(Questions about scene geometry)
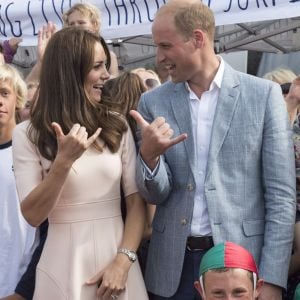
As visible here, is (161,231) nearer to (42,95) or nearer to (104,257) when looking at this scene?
(104,257)

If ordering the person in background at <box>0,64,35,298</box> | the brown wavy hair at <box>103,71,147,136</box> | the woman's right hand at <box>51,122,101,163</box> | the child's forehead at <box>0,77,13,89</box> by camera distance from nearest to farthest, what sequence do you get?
the woman's right hand at <box>51,122,101,163</box>, the person in background at <box>0,64,35,298</box>, the brown wavy hair at <box>103,71,147,136</box>, the child's forehead at <box>0,77,13,89</box>

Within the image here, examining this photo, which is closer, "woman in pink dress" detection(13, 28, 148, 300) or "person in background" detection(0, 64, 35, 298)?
"woman in pink dress" detection(13, 28, 148, 300)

= Description of the task =
Update all of the material above by changing "nearer" to "closer" wherever it occurs, keeping everything else the same and leaving out the pictures.

= Answer to the exercise =
As visible here, is (161,231) closer to (42,95) or closer to (104,257) when looking at this scene?
(104,257)

If ordering the person in background at <box>0,64,35,298</box> | the brown wavy hair at <box>103,71,147,136</box> | the woman's right hand at <box>51,122,101,163</box> | the child's forehead at <box>0,77,13,89</box> by camera distance from nearest to farthest, what sequence do you get?
the woman's right hand at <box>51,122,101,163</box>, the person in background at <box>0,64,35,298</box>, the brown wavy hair at <box>103,71,147,136</box>, the child's forehead at <box>0,77,13,89</box>

Within the image here, examining this photo, which is closer, "woman in pink dress" detection(13, 28, 148, 300) or "person in background" detection(0, 64, 35, 298)?
"woman in pink dress" detection(13, 28, 148, 300)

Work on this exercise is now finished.